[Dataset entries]
- - - - -

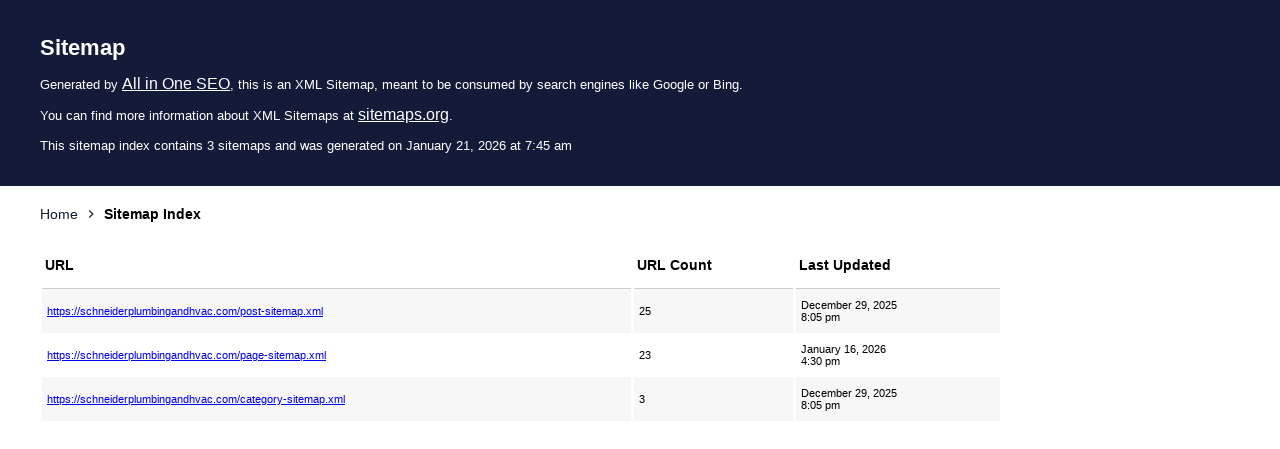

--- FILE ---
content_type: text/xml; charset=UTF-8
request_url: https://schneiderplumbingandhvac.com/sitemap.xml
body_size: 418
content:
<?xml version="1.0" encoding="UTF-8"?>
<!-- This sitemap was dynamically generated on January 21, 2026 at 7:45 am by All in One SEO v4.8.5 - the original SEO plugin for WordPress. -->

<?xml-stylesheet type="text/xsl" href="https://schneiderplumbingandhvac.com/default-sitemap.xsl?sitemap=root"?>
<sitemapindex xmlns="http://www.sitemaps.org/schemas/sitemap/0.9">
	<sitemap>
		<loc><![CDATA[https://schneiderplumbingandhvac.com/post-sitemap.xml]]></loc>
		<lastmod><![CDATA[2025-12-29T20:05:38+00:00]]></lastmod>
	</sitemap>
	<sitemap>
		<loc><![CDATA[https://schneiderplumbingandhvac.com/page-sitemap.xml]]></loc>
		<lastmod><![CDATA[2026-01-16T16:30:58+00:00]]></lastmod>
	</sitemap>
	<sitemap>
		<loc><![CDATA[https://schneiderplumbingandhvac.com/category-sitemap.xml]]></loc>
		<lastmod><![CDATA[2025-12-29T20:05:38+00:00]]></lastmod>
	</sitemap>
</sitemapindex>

- - - - -

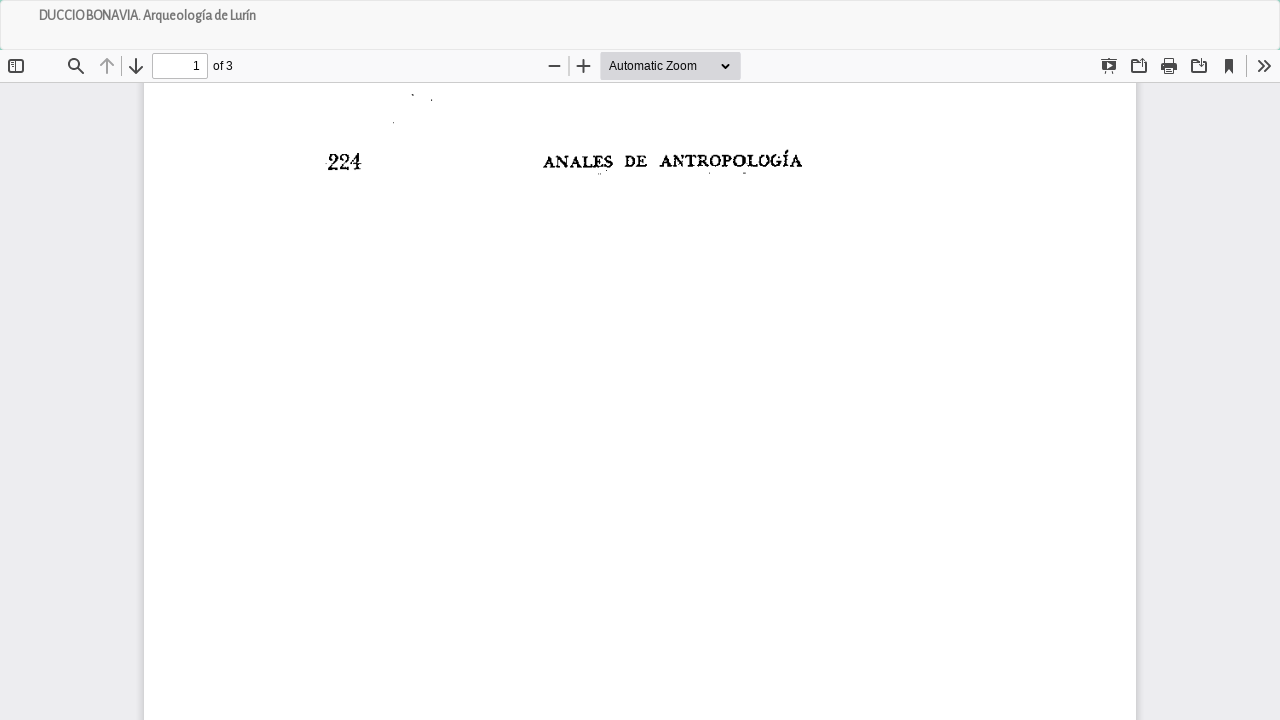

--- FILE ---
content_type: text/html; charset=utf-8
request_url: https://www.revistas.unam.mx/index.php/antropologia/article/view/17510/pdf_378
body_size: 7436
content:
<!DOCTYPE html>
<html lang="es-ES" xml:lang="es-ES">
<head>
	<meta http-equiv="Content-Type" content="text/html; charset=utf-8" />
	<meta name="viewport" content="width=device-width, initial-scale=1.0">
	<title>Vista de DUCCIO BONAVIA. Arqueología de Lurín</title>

- - - - -

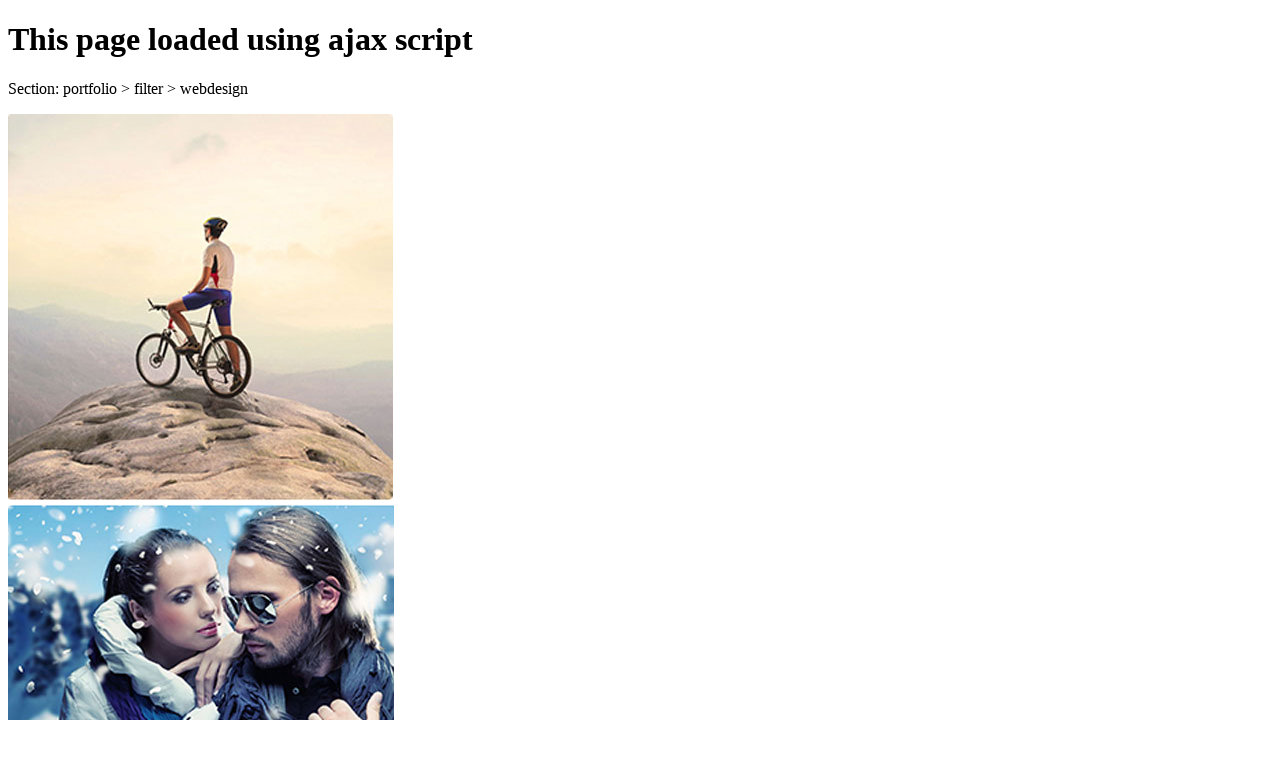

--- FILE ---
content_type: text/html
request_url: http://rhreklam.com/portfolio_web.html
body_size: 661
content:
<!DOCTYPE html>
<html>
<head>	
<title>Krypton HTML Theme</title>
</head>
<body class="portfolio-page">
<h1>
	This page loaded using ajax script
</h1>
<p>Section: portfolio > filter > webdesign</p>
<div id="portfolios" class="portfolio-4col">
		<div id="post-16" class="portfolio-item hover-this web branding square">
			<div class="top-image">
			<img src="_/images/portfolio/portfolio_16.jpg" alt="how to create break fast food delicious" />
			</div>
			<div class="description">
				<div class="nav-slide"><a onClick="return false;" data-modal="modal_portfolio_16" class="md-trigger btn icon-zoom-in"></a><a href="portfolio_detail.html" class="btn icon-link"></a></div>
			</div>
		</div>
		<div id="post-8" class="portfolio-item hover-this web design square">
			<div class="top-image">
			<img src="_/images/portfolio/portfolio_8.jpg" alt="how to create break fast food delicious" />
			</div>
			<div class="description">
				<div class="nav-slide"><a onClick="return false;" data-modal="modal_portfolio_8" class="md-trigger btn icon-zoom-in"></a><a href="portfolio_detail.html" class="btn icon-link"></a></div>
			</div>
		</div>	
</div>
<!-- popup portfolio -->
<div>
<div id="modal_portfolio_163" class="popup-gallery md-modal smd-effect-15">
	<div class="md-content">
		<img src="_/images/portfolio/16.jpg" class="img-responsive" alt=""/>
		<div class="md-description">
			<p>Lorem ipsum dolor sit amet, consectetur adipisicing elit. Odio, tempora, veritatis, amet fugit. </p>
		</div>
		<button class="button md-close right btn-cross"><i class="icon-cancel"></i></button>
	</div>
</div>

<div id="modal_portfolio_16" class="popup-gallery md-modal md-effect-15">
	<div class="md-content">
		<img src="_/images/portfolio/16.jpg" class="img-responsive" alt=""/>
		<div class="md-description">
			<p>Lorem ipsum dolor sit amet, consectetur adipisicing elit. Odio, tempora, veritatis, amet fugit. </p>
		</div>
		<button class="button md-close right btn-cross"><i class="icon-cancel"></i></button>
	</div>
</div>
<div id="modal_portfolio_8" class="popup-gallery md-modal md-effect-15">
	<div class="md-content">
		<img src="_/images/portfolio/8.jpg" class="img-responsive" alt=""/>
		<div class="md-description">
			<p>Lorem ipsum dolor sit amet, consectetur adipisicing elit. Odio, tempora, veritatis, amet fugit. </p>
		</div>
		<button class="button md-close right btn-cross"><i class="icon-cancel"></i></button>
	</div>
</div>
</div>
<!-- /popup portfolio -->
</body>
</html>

- - - - -

__TASK ITEM__.
Could you set down, word for word, only the lines above from the line with "<lastmod><![CDATA[2026-01-16T16:30:58+00:00]]></lastmod>" to the line with "</sitemapindex>", including both?

__RESPONSE TO THE EXERCISE__.
		<lastmod><![CDATA[2026-01-16T16:30:58+00:00]]></lastmod>
	</sitemap>
	<sitemap>
		<loc><![CDATA[https://schneiderplumbingandhvac.com/category-sitemap.xml]]></loc>
		<lastmod><![CDATA[2025-12-29T20:05:38+00:00]]></lastmod>
	</sitemap>
</sitemapindex>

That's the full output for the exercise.